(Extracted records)
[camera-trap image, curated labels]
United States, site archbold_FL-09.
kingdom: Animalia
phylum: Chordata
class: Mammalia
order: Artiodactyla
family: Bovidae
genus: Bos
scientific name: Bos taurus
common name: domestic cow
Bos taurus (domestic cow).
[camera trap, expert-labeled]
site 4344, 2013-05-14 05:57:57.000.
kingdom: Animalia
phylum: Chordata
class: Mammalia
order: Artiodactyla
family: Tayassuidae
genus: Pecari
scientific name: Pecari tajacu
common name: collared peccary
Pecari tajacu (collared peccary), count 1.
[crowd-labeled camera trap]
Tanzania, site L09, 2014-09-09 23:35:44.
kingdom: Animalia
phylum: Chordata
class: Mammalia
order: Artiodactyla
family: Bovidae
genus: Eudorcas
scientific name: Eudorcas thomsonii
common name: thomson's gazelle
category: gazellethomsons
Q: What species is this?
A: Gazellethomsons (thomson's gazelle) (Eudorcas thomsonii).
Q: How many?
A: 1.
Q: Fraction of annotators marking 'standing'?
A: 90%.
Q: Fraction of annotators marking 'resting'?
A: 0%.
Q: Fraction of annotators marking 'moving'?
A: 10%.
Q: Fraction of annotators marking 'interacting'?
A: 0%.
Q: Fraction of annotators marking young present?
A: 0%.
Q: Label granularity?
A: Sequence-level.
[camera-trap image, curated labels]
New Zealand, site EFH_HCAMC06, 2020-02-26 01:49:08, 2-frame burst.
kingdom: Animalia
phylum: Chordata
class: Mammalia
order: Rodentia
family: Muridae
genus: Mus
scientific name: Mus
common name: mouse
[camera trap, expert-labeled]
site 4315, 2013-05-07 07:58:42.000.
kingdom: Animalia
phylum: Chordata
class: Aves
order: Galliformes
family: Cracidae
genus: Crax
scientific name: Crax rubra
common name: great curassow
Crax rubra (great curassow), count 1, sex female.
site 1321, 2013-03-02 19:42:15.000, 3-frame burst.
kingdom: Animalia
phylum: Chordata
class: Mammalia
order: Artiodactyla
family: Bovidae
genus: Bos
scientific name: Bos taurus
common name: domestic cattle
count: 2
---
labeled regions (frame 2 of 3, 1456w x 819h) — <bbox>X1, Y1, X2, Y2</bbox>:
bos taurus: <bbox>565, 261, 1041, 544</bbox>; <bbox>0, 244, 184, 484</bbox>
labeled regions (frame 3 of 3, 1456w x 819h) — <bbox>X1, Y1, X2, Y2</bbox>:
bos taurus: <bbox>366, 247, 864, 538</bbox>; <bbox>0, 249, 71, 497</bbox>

REQUIRED ACTION:
All the data above is to be given again, exactly.

EXPECTED ANSWER:
[camera-trap image, curated labels]
United States, site archbold_FL-09.
kingdom: Animalia
phylum: Chordata
class: Mammalia
order: Artiodactyla
family: Bovidae
genus: Bos
scientific name: Bos taurus
common name: domestic cow
Bos taurus (domestic cow).
[camera trap, expert-labeled]
site 4344, 2013-05-14 05:57:57.000.
kingdom: Animalia
phylum: Chordata
class: Mammalia
order: Artiodactyla
family: Tayassuidae
genus: Pecari
scientific name: Pecari tajacu
common name: collared peccary
Pecari tajacu (collared peccary), count 1.
[crowd-labeled camera trap]
Tanzania, site L09, 2014-09-09 23:35:44.
kingdom: Animalia
phylum: Chordata
class: Mammalia
order: Artiodactyla
family: Bovidae
genus: Eudorcas
scientific name: Eudorcas thomsonii
common name: thomson's gazelle
category: gazellethomsons
Q: What species is this?
A: Gazellethomsons (thomson's gazelle) (Eudorcas thomsonii).
Q: How many?
A: 1.
Q: Fraction of annotators marking 'standing'?
A: 90%.
Q: Fraction of annotators marking 'resting'?
A: 0%.
Q: Fraction of annotators marking 'moving'?
A: 10%.
Q: Fraction of annotators marking 'interacting'?
A: 0%.
Q: Fraction of annotators marking young present?
A: 0%.
Q: Label granularity?
A: Sequence-level.
[camera-trap image, curated labels]
New Zealand, site EFH_HCAMC06, 2020-02-26 01:49:08, 2-frame burst.
kingdom: Animalia
phylum: Chordata
class: Mammalia
order: Rodentia
family: Muridae
genus: Mus
scientific name: Mus
common name: mouse
[camera trap, expert-labeled]
site 4315, 2013-05-07 07:58:42.000.
kingdom: Animalia
phylum: Chordata
class: Aves
order: Galliformes
family: Cracidae
genus: Crax
scientific name: Crax rubra
common name: great curassow
Crax rubra (great curassow), count 1, sex female.
site 1321, 2013-03-02 19:42:15.000, 3-frame burst.
kingdom: Animalia
phylum: Chordata
class: Mammalia
order: Artiodactyla
family: Bovidae
genus: Bos
scientific name: Bos taurus
common name: domestic cattle
count: 2
---
labeled regions (frame 2 of 3, 1456w x 819h) — <bbox>X1, Y1, X2, Y2</bbox>:
bos taurus: <bbox>565, 261, 1041, 544</bbox>; <bbox>0, 244, 184, 484</bbox>
labeled regions (frame 3 of 3, 1456w x 819h) — <bbox>X1, Y1, X2, Y2</bbox>:
bos taurus: <bbox>366, 247, 864, 538</bbox>; <bbox>0, 249, 71, 497</bbox>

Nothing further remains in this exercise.